Die IDG-Studie „Cloud Security 2021“ hat ergeben, dass 39 Prozent der Firmen mit 500 bis 999 Beschäftigten, die cloudbasierte Dienste nutzen, wirtschaftliche Schäden durch Hacker-Angriffe erlitten haben – ebenso wie 51 Prozent der Unternehmen, die mehr als zehn Millionen jährlich in ihre IT-Infrastruktur investieren. Darum ist Cloud Security auf Entscheider-Ebene zu priorisieren. Denn oft scheitern Projekte am fehlenden Dialog zwischen IT und Management.
Es dauert durchschnittlich 100 Tage, bis Unternehmen eingedrungene Hacker bemerken. In dieser Zeit können sie großen Schaden anrichten. Dass Firmen ihre Systeme, Daten und Geräte nicht ausreichend schützen, scheint vier grundsätzliche Fehlannahmen hinsichtlich Cloud-Sicherheit als Ursache zu haben:
1. IT-Sicherheit ist Sache des Cloud Providers
Cloud-basierte Dienste von einem Hyperscaler zu beziehen, entbindet Unternehmen nicht von ihrer Eigenverantwortung. Gemäß Shared-Responsibility-Ansatz haben sie selbst bis zu einem gewissen Grad für den nötigen Schutz zu sorgen: Data Governance sicherstellen, Endgeräte schützen sowie Zugriffs- und Nutzungsrechte verwalten.
■ ■ ■ ■ ■ ■ ■
## KURZE ÜBUNG 1
Gib aus dem Text über Cloud-Sicherheit alles von „Die IDG-Studie „Cloud“ bis hinunter zu „IT und Management.“ wieder und tausche dabei „Hacker-Angriffe“ gegen „Cyberangriffe“ aus.
## KURZE ÜBUNG 2
Prüfe anhand des Textes über Cloud-Sicherheit, ob die Aussagen (a), (b) und (c) zutreffen, und antworte jeweils mit Ja oder Nein samt den entscheidenden Worten des Textes. (a) Unternehmen bemerken eingedrungene Hacker im Durchschnitt erst nach 100 Tagen. (b) 51 Prozent der Firmen mit 500 bis 999 Beschäftigten, die cloudbasierte Dienste nutzen, erlitten wirtschaftliche Schäden durch Hacker-Angriffe. (c) Nach dem Shared-Responsibility-Ansatz ist allein der Cloud Provider für den Schutz zuständig.
Die Zeilen werden für die Aufgaben nicht gebraucht.

## AUFGEFÜHRTE ZEILEN
■ ■ ■ ■ ■ ■ ■
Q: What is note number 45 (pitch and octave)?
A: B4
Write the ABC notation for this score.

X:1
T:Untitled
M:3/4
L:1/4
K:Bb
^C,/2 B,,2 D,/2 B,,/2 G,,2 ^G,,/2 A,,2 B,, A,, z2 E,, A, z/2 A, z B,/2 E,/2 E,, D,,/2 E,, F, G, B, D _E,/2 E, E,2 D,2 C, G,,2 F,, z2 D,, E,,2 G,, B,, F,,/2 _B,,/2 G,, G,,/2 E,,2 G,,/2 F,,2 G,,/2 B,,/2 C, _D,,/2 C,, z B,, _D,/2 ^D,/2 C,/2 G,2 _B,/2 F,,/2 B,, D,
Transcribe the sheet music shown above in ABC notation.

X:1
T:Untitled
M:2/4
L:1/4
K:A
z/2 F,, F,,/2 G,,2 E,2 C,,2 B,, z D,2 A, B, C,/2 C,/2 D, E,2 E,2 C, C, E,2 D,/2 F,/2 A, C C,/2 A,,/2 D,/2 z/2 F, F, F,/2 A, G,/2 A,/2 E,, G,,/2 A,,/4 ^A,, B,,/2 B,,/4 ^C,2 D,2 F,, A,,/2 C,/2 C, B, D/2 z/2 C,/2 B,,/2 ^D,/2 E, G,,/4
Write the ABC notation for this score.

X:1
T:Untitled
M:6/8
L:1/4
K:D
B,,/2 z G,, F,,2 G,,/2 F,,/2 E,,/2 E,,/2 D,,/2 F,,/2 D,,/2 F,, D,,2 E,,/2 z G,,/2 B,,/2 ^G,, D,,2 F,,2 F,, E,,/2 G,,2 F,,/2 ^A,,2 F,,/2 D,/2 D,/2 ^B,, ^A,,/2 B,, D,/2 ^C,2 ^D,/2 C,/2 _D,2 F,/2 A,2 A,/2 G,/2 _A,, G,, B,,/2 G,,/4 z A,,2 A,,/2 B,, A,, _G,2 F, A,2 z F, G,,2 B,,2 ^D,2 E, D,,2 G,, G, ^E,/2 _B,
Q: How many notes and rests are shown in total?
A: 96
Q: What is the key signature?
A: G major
■ ■ ■ ■ ■ ■ ■
## ANTWORT 1
Die IDG-Studie „Cloud Security 2021“ hat ergeben, dass 39 Prozent der Firmen mit 500 bis 999 Beschäftigten, die cloudbasierte Dienste nutzen, wirtschaftliche Schäden durch Cyberangriffe erlitten haben – ebenso wie 51 Prozent der Unternehmen, die mehr als zehn Millionen jährlich in ihre IT-Infrastruktur investieren. Darum ist Cloud Security auf Entscheider-Ebene zu priorisieren. Denn oft scheitern Projekte am fehlenden Dialog zwischen IT und Management.

## ANTWORT 2
(a) Ja: „Es dauert durchschnittlich 100 Tage, bis Unternehmen eingedrungene Hacker bemerken.“
(b) Nein: „39 Prozent der Firmen mit 500 bis 999 Beschäftigten“
(c) Nein: „haben sie selbst bis zu einem gewissen Grad für den nötigen Schutz zu sorgen“